31 January 2010

Defending the Baseball Writers

In 1965, Twins shortstop Zolio Versalles swatted 19 home runs, 45 doubles and 12 triples, swiped 27 of 32 bases, led the league in runs scored and total bases, whiffed just 27 times and earned a gold glove. The BBWAA rewarded him with an MVP award despite a putrid .319 on base percentage.

Was that, asked Andy from Maryland, the worst MVP season of all time? Absolutely not. In fact, not only was it a totally defensible award, it actually demonstrated that baseball writers can make a pretty savvy choice, even if by accident.

Because he batted .271 and walked only 41 times, Versalles' posted just a .319/.462 OBP/SLG line, giving him roughly the 16th highest OPS in the league. Add in the steals and the fielding acumen at the key infield position and it's easy to see that those numbers fail to capture his value.

To some degree, the writers stumbled onto a good choice. They were aided by a lack of high average sluggers in 1965, the kind who usually gobble MVP votes. Only two American Leaguers swatted as many as 30 home runs, with 32 leading the league. Those two players, Tony Conigliaro and Norm Cash, batted .269 and .266, and played corner outfield and first base respectively. In addition, that MVP lubricant, the run batted in, was in short supply in 1965; only two players knocked in even 100. Rocky Colavito, Cleveland's rocket-armed outfielder who led the league with 108, hit .287 and was a legitimate MVP contender. Detroit's slow-footed first baseman, Willie Horton, drove in 104 and batted .273. He came in eighth in the voting.

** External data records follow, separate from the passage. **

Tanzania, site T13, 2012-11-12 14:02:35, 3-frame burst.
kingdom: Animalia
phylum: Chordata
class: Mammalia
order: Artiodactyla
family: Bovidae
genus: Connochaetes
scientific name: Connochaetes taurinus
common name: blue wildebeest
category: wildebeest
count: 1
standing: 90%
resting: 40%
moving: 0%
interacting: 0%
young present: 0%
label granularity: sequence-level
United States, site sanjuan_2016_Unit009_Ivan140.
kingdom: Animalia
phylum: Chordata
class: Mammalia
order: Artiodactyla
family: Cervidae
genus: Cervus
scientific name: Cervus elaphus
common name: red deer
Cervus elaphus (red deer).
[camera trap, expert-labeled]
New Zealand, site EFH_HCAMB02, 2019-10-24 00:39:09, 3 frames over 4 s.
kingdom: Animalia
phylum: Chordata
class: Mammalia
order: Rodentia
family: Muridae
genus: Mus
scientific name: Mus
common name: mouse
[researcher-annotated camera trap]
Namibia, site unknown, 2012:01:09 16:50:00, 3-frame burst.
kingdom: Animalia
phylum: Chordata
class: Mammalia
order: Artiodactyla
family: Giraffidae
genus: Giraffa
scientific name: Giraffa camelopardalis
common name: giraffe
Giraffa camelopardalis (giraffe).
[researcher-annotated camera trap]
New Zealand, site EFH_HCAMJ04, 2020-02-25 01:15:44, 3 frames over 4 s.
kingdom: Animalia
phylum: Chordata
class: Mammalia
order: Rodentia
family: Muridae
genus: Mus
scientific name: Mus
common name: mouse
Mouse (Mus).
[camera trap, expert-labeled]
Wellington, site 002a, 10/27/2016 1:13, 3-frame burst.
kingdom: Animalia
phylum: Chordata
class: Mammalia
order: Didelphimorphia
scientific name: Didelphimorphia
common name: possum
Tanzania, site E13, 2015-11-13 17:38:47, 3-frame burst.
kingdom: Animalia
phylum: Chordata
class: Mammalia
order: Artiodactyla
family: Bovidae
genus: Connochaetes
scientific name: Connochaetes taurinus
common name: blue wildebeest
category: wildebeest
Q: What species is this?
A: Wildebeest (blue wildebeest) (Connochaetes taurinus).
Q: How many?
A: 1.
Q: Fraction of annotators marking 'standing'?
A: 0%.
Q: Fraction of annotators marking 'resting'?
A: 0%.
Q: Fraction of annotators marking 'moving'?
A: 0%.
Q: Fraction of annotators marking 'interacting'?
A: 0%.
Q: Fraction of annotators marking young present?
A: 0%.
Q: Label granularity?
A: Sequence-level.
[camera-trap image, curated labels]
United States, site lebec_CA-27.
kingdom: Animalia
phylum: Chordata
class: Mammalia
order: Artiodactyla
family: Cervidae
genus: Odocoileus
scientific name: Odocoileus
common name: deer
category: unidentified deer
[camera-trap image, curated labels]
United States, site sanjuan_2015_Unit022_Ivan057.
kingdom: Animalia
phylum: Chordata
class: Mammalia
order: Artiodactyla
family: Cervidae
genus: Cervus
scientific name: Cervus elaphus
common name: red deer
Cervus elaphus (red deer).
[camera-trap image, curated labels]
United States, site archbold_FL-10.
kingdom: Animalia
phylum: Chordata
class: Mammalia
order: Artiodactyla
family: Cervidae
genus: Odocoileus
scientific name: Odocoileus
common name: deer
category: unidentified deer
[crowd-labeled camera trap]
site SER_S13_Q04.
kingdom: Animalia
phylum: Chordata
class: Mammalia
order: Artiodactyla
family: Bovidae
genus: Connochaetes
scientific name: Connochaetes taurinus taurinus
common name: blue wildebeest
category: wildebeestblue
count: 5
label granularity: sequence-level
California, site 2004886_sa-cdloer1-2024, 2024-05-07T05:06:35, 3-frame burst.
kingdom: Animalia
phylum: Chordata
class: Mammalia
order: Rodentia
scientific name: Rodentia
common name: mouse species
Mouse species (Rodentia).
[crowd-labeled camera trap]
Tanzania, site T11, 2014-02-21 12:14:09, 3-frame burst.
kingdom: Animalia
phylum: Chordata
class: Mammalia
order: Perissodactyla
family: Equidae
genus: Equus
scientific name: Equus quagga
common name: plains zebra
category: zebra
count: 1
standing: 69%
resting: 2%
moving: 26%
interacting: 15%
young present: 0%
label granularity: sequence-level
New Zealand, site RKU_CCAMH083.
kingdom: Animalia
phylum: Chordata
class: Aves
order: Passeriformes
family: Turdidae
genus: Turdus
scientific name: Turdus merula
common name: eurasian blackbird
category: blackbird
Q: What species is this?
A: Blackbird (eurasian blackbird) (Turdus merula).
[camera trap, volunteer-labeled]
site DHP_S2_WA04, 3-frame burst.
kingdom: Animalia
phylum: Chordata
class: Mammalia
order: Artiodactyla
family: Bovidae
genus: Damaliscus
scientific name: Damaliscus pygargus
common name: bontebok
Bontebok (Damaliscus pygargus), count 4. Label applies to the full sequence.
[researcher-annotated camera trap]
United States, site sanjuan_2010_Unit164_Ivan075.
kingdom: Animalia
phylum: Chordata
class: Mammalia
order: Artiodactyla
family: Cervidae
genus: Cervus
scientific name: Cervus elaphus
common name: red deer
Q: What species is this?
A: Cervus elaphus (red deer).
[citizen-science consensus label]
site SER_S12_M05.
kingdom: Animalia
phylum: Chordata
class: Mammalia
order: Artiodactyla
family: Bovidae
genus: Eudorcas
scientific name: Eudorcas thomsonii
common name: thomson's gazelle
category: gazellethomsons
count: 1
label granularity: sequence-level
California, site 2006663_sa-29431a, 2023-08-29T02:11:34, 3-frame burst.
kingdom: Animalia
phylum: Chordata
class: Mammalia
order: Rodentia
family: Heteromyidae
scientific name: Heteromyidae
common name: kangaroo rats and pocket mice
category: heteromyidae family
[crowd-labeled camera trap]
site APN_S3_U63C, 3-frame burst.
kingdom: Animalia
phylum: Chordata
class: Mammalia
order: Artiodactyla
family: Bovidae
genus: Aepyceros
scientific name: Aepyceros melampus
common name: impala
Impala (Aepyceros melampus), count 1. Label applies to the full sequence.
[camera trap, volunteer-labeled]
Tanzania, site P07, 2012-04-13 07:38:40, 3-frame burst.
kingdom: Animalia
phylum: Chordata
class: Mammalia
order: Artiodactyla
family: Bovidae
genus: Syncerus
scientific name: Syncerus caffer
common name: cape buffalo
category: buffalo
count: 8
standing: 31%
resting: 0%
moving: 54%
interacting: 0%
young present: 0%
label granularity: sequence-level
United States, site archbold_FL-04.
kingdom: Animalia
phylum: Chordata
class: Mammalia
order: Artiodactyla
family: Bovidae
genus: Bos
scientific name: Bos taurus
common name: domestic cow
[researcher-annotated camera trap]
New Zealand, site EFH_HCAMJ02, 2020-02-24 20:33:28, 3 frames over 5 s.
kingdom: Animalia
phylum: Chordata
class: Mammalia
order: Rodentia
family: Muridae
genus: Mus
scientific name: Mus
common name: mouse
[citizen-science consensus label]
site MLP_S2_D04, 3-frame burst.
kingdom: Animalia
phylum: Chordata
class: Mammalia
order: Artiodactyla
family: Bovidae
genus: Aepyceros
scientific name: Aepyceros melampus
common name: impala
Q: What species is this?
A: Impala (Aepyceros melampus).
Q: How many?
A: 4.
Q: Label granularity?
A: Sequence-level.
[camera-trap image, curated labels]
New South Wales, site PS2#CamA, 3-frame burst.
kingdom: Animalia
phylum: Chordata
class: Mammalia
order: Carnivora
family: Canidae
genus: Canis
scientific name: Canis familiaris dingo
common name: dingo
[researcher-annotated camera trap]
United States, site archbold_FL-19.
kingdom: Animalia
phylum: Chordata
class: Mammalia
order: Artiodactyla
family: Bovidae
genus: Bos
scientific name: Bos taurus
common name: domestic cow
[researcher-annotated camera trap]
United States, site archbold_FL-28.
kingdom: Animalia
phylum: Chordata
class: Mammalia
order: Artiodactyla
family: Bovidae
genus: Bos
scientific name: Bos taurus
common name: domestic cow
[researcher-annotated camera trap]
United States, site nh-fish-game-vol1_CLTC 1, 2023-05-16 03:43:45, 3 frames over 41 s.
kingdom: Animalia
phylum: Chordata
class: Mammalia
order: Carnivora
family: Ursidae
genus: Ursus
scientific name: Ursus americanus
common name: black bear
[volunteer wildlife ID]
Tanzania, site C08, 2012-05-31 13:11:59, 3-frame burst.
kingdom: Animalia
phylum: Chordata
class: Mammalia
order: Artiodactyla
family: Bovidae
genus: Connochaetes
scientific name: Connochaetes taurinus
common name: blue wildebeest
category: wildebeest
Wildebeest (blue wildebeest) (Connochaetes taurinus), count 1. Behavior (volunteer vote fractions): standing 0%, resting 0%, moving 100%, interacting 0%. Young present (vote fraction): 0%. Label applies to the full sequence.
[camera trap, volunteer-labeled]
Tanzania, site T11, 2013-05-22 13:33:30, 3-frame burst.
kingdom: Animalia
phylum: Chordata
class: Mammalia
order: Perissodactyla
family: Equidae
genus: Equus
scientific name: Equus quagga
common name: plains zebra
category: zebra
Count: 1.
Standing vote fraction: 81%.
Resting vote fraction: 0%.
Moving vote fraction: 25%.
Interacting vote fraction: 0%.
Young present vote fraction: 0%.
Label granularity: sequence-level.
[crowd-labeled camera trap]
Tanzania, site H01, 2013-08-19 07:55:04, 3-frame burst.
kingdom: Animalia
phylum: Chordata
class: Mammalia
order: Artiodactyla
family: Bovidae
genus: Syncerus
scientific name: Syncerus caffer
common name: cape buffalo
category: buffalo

It didn't hurt Versalles that the Twins ran away with the pennant ahead of the White Sox and Orioles. It might explain why Tony Oliva finished second, although 98 RBI, 19 steals, fine defense and a .321 batting average didn't hurt. Also aiding Versalles was the Red Sox's miserable 100-loss season, which degraded Carl Yastzemski's MVP case in the eyes of the writers, despite a league-best .312/.395/.536 performance.

While you could make a case for Yaz, Colavito, Cash and Oliva, the player who might truly have been most valuable that year finished tied for 17th in the balloting. (See the balloting and player stats here.) Sudden Sam McDowell fanned 325 batters in 273 innings and limited the league to a 2.18 ERA. But McDowell won just 17 games, pitchers had their own award, and no Indians were scalping honors with a fifth place finish.

That left Versalles, a five-tool performer whose failing landed directly in that era's blind spot. 1965 was a full 14 years before Bill James first suggested that OBP was the bomb, and 20 years before anyone paid attention. Blaming sportswriters then for ignoring OBP would have been like blaming them for failing to post their stories on the Internet. In fact, given the run scoring environment that year, Versalles' balanced portfolio may very well have delivered the highest returns to his team.

Baseball writers today get no such pass, of course, because it's their refusal to learn anything since 1965 that makes their ignorance so galling. Today, it's lazy and intentional.

And before we get carried away with the back-patting, five of their NL counterparts deserved to have been drummed out of the corps for their spectacularly dreadful MVP castings.

In 1965, Willie Mays led the majors with 53 bombs and 128 runs scored, and batted a stellar.317/.398/.645. In the field he was ... Willie Mays. Across the California coast that same year, Sandy Koufax confounded NL batters to the tune of 26-8, 2.04 in 335 frames with an astonishing .885 WHIP and 382 strikeouts.

So what did five of the 20 writers do? They rewarded Maury Wills with their MVP votes for swiping 94 bases. Wills ran into outs 40 times, never hit the ball out of the park, and produced a flaccid .660 OPS. He didn't even get on base much: his .330 OBP was 68 points worse than Mays' OBP, and as a Dodger, he never had to face Koufax. (To be fair, batting against Juan Marichal was no picnic either.) Those five should have been stripped of their press passes and sent to do some real reporting in Saigon.

So raise a glass to the baseball writers of 1965 who tripped, faltered, stumbled, back-pedaled and crashed into a sophisticated AL MVP selection. Maybe that wisdom will make a comeback.